Suggested read: Active Stretching: Benefits, Exercises, and How to Do It
Connecting exercise to mood and energy
Exercise has measurable effects on postpartum mood, sleep quality, and energy — though the timeline for these benefits varies. Don’t expect immediate mood transformation; the benefits build over weeks. If you’re not enjoying exercise yet, that’s normal — start with whatever feels least burdensome (usually walking outside).
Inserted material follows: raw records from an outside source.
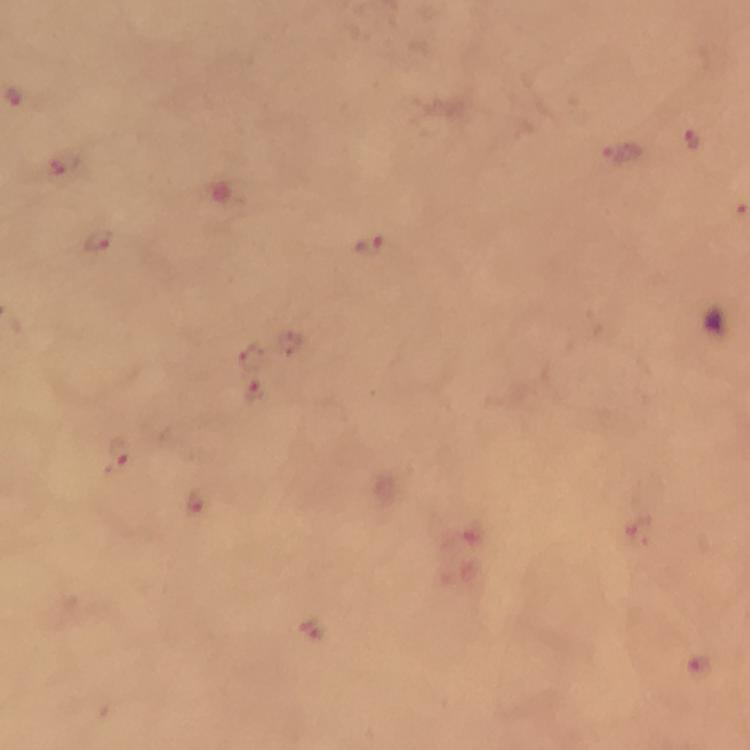

stain = Giemsa
context = from a malaria diagnostic workup
Plasmodium parasite locations = approximate object centers, in pixels from the top-left corner: (x=692, y=141), (x=618, y=154), (x=63, y=164), (x=95, y=240), (x=369, y=247), (x=295, y=342), (x=251, y=357), (x=255, y=392), (x=120, y=454), (x=197, y=504), (x=311, y=629)
preparation = thick blood film
image size = 750×750 pixels
immersion oil = used
cropped from = one field of view
magnification = 100x
capture = smartphone mounted on the microscope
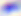
Summary:
  - Magnification: 400x
  - Modality: photomicrograph
  - Identification: Toxoplasma gondii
Classify this cell by malaria status.
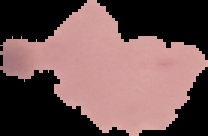

It is uninfected.

{
  "image_size": "208×136 pixels",
  "preparation": "thin blood film",
  "image_type": "segmented cell region with the area outside set to black"
}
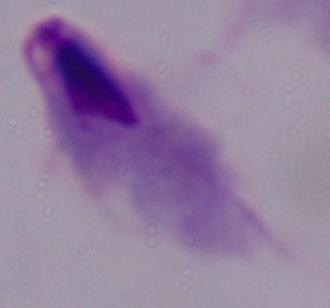
modality = micrograph
magnification = 1000x
identification = trichomonad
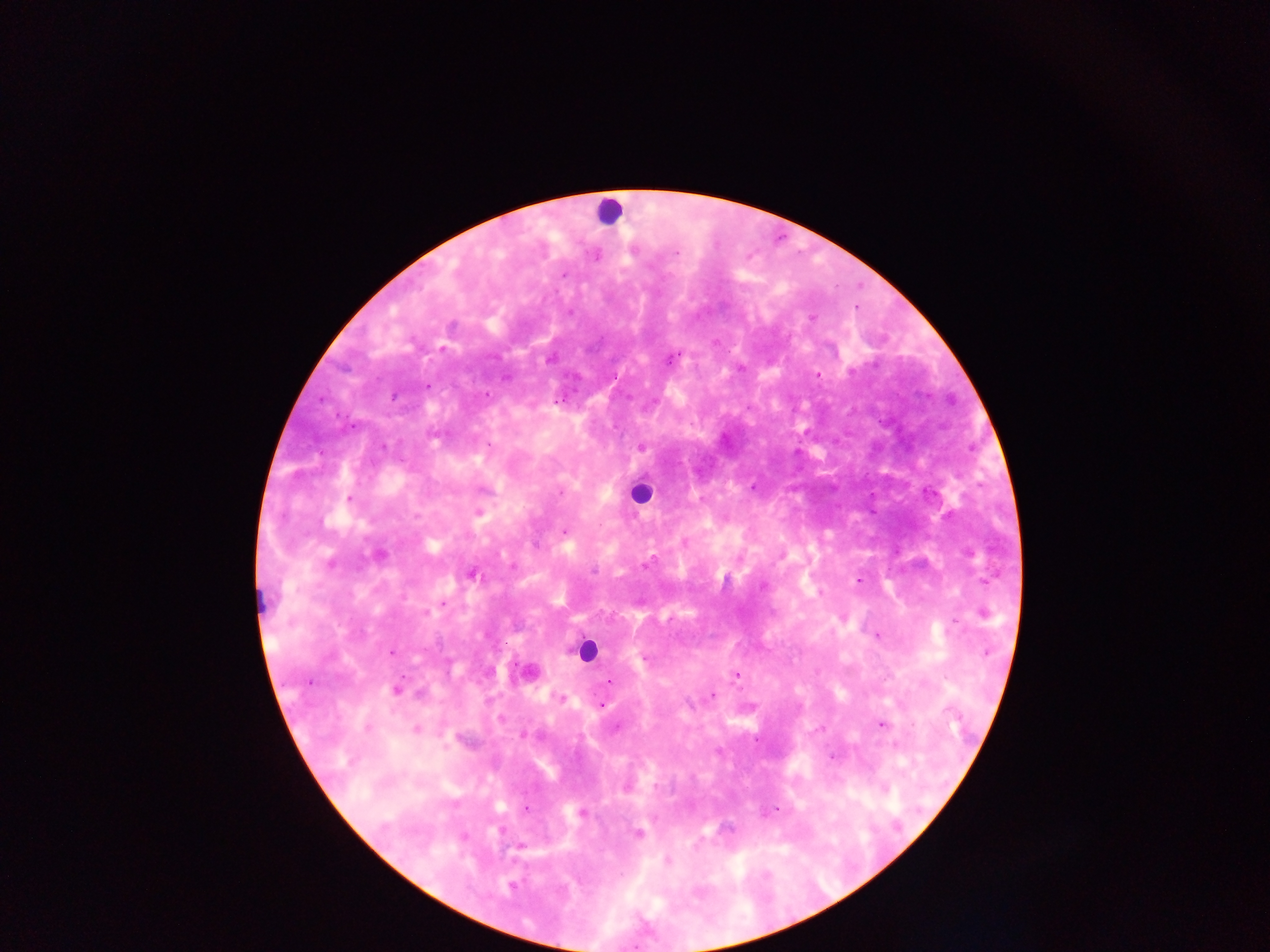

For the broader recovery picture: postpartum recovery, postpartum nutrition, and weight loss after pregnancy for the body composition piece.
Bottom line
Postpartum exercise return should follow tissue healing, not calendar dates or social media narratives. Start with walking and pelvic floor work in the first 2 weeks; expand to gentle mobility by 6 weeks with provider clearance; reintroduce strength training between 6–12 weeks; gradually return to higher intensity from 3–6 months; resume most activities by 6–12 months. Skip crunches early on. Get a pelvic floor PT assessment if symptoms persist. Diastasis recti and pelvic floor function matter more than how fast you’re back to your pre-pregnancy routine. Twelve months is the realistic timeline for full return — and that’s normal.